Achteraf gezien heeft hij er een goede tijd gehad, maar is hij toch ook getraumatiseerd terug gekomen. Dat is overigens pas in 2006 geconstateerd toen hij vanwege medische problemen werd opgenomen in een militair revalidatiecentrum in Doorn. Hij bleek nog veel onrust in zijn lijf te hebben die kon worden teruggevoerd op zijn periode in Nieuw-Guinea. Dit onderzoek heeft mede geleid tot de toekenning van een klein pensioen, vanwege de uitzending en de ervaringen die hij heeft gehad en dat doet goed. ‘Wij kregen in die tijd één gulden per dag, en dat kreeg je pas als je terug kwam in Nederland. Daar werd je niet veel wijzer van. Ook heeft het mij mijn eerste huwelijk gekost,’ zegt Cees van Essen. ‘Terug in Nederland kon ik moeilijk wennen in mijn oude werk. Ik was onrustig, kon niet meer onder een baas werken en maar ook moeilijk thuis zijn. Dat gaf spanningen en uiteindelijk heeft dat geresulteerd in een echtscheiding. Ook mijn bedrijf ging op de fles en dan is het moeilijk het hoofd boven water te houden. Uiteindelijk ben ik in de horeca aan de slag gegaan en ben ik later als burger bij defensie aan het werk gekomen. Daarna ging het gelukkig ook weer beter.’
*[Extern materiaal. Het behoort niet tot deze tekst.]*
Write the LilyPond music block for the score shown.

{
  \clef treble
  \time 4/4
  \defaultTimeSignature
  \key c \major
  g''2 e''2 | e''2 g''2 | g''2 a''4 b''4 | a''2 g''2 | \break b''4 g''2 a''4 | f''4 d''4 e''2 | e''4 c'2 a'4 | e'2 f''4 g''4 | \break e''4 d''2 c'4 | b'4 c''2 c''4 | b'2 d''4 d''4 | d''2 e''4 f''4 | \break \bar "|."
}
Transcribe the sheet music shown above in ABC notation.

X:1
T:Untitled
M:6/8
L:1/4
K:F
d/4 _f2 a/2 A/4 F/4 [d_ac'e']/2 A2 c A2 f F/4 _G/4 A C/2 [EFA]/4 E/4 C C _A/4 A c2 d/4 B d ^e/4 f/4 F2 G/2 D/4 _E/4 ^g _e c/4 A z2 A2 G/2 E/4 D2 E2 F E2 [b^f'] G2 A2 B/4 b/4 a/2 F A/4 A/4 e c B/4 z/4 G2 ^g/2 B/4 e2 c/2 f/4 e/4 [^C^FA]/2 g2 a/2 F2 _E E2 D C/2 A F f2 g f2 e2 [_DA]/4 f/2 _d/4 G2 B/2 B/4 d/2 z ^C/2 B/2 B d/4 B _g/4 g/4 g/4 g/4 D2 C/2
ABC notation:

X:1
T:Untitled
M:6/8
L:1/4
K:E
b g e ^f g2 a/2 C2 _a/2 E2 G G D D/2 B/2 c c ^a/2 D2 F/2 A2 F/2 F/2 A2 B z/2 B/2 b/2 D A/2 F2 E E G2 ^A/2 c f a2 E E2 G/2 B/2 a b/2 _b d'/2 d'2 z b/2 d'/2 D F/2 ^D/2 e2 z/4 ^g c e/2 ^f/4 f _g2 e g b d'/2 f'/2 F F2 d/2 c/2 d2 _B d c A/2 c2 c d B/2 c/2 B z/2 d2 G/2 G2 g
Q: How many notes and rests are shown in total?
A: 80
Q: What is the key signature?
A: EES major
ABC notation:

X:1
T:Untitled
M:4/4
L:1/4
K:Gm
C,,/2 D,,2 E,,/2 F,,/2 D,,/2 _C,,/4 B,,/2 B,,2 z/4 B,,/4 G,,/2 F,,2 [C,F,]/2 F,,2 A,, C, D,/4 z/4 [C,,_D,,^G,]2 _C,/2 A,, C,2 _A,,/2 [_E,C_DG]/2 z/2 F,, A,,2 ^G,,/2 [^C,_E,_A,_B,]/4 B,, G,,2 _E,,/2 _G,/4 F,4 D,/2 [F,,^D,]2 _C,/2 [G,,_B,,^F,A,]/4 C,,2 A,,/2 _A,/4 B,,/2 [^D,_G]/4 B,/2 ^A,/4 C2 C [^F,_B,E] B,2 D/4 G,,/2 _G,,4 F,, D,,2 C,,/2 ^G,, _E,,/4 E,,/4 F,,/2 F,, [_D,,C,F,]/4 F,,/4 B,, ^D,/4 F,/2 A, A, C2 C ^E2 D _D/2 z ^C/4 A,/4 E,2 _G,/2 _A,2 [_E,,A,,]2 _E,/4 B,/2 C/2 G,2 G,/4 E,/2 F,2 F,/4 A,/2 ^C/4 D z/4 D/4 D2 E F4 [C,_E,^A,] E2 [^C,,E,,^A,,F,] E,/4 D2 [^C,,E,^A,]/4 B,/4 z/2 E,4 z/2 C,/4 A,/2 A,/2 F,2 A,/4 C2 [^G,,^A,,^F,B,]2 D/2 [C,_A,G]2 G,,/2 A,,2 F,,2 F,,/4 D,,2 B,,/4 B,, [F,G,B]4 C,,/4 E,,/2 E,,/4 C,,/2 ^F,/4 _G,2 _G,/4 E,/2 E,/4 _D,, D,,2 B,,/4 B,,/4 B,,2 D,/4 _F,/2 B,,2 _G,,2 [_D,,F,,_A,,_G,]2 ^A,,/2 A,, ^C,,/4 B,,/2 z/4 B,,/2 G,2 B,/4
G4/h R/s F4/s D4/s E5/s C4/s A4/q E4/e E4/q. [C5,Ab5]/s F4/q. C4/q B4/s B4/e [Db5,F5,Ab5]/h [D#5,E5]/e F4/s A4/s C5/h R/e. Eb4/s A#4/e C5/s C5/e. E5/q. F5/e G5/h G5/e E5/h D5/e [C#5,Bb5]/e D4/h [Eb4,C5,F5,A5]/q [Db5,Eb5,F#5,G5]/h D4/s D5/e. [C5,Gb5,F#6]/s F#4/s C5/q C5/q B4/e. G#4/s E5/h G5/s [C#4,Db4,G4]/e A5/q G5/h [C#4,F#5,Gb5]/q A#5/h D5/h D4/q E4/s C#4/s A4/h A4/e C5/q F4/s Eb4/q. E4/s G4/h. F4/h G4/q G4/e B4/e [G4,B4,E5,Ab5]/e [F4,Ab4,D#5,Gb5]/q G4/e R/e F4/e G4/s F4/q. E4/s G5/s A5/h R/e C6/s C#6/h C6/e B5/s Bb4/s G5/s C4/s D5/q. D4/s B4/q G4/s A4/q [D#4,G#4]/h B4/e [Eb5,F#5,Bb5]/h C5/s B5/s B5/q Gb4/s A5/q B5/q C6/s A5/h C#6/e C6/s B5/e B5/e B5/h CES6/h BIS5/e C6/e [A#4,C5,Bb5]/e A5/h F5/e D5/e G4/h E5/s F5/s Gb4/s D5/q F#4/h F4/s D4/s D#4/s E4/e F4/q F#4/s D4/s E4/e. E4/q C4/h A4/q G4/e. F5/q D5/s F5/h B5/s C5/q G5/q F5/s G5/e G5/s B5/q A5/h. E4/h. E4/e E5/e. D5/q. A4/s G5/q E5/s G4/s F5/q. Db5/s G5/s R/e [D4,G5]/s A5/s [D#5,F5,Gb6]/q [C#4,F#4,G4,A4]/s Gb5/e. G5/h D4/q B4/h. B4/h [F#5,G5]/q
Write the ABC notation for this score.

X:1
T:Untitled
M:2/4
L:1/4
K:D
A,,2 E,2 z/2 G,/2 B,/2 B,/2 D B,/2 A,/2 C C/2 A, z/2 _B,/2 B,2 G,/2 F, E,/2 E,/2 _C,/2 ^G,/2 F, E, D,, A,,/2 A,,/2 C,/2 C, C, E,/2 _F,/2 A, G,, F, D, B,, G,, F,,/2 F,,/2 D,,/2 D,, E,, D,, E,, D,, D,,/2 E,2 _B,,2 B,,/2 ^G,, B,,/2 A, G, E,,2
‘Er was altijd spanning tussen de militairen van de marine en die van de landmacht,’ weet van Essen. ‘Dat heeft eens geleid tot een grote vechtpartij in het Protestants Militair Tehuis. De volgende dag moest ik me melden bij de commandant, die het bij een donderpreek liet, en liet doorschemeren dat we ons ten opzichte van de marine zeker niet moesten laten kennen. Maar er waren ook mindere momenten. Ooit bezocht ik met de aalmoezenier een leprozenkolonie in de buurt van Sorong en de aanblik daarvan ben ik eigenlijk nooit vergeten. Dan ben je toch maar een kleine jongen als je daar ineens tussen staat. Ons onderdeel was zo´n beetje het laatste dat uit Nieuw Guinea vertrok en wij droegen onze post over aan VN- militairen uit Pakistan, die een overgangsbewind vormden. Dezelfde avond liep dat al uit op een flink conflict met de Papoea´s, omdat ze zich aan hun vrouwen en meisjes vergrepen. Voor de bevolking zal het er niet beter op zijn geworden!